Foundation Model-Architected Sparse Dictionaries for Fully Quantitative Interpretability in Whole Slide Image Decoding

Artificial intelligence (AI)-based pathological image analysis has achieved remarkable progress. However, a critical limitation persists: beyond attention-based visualization methods—which offer only partial interpretability—existing AI approaches fail to provide quantifiable diagnostic evidence that meets clinically actionable standards and aligns with pathologists' domain expertise. Consequently, the interpretability gap between AI diagnostics and pathologists impedes clinical adoption. To resolve this impasse, we propose PATH-SparseD (Pathology-Aware Transformer–Hybridized Sparse Dictionary Learning), a framework that reformulates AI-driven diagnostic inference as a dictionary-query process. Central to PATH-SparseD is the novel integration of foundation models with sparse representation theory. This synergy empowers the model to deconstruct the highly complex and heterogeneous data of a WSI into a sparse combination of fundamental, clinically meaningful visual "primitives"—each acting as an atomic diagnostic unit. Specifically, for any WSI tile, PATH-SparseD does not merely extract features; it encodes the tile by identifying and activating a minimal set of these primitives from a multi-scale dictionary.
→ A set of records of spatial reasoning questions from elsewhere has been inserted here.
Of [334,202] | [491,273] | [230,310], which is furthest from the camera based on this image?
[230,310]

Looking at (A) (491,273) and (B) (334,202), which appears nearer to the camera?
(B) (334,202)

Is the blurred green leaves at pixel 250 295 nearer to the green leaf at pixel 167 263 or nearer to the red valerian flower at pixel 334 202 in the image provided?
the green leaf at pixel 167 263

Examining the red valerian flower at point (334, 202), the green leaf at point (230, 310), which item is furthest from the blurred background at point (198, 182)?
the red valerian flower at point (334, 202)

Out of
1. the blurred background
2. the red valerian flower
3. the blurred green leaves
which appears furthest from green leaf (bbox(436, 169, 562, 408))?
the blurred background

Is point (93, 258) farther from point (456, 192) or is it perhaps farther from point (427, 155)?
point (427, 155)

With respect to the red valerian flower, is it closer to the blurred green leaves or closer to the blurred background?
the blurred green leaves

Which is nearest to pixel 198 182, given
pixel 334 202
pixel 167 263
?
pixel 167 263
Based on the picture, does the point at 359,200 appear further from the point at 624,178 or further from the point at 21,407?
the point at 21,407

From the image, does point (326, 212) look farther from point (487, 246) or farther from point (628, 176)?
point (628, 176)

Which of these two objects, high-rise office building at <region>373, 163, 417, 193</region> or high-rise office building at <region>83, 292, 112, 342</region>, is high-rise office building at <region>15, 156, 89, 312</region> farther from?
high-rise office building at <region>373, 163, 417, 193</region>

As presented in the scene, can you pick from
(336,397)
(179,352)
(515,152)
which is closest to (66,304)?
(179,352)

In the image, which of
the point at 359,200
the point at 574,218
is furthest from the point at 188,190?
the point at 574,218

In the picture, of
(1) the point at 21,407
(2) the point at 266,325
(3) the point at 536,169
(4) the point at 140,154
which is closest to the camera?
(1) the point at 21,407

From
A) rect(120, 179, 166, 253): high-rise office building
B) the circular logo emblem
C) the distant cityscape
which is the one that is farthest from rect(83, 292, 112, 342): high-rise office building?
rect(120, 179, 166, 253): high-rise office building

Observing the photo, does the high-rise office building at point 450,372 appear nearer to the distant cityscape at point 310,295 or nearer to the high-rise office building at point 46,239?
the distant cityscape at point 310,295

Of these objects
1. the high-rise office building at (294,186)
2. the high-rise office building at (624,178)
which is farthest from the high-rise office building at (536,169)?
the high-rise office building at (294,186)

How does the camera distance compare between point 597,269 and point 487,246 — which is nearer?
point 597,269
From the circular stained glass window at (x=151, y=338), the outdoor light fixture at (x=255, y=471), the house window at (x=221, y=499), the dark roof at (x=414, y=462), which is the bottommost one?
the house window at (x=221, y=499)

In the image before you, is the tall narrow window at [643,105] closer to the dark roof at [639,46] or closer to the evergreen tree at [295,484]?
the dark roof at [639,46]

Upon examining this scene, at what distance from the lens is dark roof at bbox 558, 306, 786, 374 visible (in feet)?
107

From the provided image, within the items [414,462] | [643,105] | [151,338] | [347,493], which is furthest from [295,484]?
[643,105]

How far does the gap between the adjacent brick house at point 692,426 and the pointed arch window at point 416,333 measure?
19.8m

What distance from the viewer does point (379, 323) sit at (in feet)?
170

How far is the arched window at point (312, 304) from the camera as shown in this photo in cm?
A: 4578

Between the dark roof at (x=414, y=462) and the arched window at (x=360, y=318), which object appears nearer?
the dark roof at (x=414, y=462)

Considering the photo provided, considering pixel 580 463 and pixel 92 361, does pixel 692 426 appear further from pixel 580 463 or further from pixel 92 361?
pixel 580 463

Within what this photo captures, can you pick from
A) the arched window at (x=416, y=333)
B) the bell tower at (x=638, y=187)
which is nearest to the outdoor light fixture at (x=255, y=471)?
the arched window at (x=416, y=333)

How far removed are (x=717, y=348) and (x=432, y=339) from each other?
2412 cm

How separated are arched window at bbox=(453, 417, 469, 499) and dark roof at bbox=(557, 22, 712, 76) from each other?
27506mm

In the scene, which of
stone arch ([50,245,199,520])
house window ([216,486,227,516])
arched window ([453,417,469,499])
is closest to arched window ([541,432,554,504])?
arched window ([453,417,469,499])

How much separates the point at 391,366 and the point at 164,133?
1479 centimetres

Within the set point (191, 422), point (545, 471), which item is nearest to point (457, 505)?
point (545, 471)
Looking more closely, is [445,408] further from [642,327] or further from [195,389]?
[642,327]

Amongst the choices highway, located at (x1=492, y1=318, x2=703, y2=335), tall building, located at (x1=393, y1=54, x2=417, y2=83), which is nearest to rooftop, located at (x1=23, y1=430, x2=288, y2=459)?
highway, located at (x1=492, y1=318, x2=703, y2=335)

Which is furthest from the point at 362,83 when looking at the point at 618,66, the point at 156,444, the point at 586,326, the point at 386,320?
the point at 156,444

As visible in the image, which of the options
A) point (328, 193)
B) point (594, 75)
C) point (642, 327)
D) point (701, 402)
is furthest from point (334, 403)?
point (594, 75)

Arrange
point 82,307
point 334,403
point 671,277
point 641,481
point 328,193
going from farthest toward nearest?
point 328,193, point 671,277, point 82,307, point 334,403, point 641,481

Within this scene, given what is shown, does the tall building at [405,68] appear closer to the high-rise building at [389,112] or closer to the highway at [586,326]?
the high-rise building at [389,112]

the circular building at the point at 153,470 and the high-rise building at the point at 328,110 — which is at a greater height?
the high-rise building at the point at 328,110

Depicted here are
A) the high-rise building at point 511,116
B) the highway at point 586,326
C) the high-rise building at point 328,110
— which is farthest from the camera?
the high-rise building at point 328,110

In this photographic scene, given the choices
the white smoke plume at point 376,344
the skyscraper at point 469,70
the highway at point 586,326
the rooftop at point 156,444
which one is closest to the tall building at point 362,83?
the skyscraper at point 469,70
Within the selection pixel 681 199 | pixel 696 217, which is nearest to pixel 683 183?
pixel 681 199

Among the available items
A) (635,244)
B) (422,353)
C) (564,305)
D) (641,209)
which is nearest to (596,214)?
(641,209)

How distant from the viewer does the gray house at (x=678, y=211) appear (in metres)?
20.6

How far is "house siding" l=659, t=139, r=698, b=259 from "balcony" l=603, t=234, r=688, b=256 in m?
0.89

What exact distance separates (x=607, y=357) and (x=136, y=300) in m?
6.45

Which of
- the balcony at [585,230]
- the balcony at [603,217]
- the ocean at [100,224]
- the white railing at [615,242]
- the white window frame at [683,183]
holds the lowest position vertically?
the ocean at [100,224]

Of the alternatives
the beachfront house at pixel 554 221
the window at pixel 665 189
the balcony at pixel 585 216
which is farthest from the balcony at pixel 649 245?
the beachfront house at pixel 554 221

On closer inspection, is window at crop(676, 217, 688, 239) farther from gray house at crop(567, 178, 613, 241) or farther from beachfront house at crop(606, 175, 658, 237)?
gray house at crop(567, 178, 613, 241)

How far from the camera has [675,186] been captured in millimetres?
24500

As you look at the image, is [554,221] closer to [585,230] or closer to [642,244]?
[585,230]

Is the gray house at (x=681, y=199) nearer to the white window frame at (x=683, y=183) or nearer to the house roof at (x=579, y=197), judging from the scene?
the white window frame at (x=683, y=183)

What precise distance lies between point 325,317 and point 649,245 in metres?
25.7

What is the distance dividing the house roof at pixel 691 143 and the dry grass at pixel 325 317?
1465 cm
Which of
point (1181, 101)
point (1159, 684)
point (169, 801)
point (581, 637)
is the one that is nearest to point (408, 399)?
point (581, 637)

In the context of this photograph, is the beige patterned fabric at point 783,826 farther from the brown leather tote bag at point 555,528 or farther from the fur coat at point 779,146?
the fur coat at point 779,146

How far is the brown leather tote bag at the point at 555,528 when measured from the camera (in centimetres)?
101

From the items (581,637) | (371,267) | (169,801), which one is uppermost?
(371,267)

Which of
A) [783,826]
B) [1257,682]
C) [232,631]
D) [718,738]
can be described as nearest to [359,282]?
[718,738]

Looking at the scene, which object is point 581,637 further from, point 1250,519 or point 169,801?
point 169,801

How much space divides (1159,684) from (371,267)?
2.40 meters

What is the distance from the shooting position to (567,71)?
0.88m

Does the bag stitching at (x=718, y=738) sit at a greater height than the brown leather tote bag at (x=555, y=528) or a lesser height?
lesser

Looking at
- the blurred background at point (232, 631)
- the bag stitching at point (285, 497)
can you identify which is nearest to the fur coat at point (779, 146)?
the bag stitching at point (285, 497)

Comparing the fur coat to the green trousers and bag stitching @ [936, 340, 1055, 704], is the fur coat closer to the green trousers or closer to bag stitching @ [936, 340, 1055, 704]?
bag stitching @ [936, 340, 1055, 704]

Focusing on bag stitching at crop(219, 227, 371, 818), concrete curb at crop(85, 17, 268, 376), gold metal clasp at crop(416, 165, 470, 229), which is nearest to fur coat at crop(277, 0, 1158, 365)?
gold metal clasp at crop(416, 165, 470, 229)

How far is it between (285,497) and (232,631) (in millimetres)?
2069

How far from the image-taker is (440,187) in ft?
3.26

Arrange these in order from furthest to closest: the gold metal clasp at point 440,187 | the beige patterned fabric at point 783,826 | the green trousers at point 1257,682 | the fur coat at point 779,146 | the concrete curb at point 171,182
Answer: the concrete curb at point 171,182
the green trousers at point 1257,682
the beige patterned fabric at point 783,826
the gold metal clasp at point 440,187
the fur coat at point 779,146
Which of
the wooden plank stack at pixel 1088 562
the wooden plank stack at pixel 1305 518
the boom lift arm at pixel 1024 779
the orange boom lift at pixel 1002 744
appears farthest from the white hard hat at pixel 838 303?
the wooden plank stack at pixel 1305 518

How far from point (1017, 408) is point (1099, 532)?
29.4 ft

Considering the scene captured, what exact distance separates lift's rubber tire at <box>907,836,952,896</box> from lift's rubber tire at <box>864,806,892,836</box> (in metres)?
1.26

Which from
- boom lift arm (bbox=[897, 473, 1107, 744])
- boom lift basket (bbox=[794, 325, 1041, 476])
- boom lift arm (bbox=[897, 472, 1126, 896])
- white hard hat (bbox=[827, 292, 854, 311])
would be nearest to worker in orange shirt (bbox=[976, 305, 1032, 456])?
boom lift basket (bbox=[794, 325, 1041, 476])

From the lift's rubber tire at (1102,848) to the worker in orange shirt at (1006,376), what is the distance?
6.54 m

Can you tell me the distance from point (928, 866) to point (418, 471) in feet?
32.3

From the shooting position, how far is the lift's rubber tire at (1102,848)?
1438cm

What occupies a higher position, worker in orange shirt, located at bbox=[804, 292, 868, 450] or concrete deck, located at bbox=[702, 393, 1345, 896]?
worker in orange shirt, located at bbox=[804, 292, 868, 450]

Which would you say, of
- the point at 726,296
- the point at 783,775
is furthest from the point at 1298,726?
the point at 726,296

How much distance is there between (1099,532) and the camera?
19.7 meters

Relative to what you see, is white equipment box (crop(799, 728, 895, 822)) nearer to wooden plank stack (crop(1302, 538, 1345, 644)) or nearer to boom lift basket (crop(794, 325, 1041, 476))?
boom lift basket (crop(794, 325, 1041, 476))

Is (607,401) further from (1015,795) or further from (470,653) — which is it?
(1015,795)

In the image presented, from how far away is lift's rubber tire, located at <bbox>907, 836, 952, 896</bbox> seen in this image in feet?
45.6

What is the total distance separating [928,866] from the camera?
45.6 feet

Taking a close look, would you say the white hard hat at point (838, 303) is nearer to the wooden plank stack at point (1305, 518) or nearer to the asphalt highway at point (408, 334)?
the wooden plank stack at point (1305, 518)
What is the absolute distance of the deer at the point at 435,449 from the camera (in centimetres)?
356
This process effectively reformulates the entire WSI as a quantifiable histogram of primitive occurrences, creating a transparent and pattern-based transcript of the tissue that directly mirrors a pathologist's diagnostic reasoning. Extensive experiments on 10 datasets covering 8 tumor types demonstrated that PATH-SparseD not only provides an interpretable and quantitatively verifiable pathological analysis framework recognized by clinical pathologists, but also significantly outperforms state-of-the-art foundation-model approaches, yielding accuracy improvements of 5.6% in glioma grading, 4.4% in IDH1 genotyping, 14.5% in TNM grading, 17.0% in tumor differentiation, 11.8% in cellular origin, and 8.6% in organ origin. Ultimately, PATH-SparseD establishes a novel paradigm for WSI decoding that harnesses the performance advantages of foundation models while providing an effective solution to the interpretability challenge.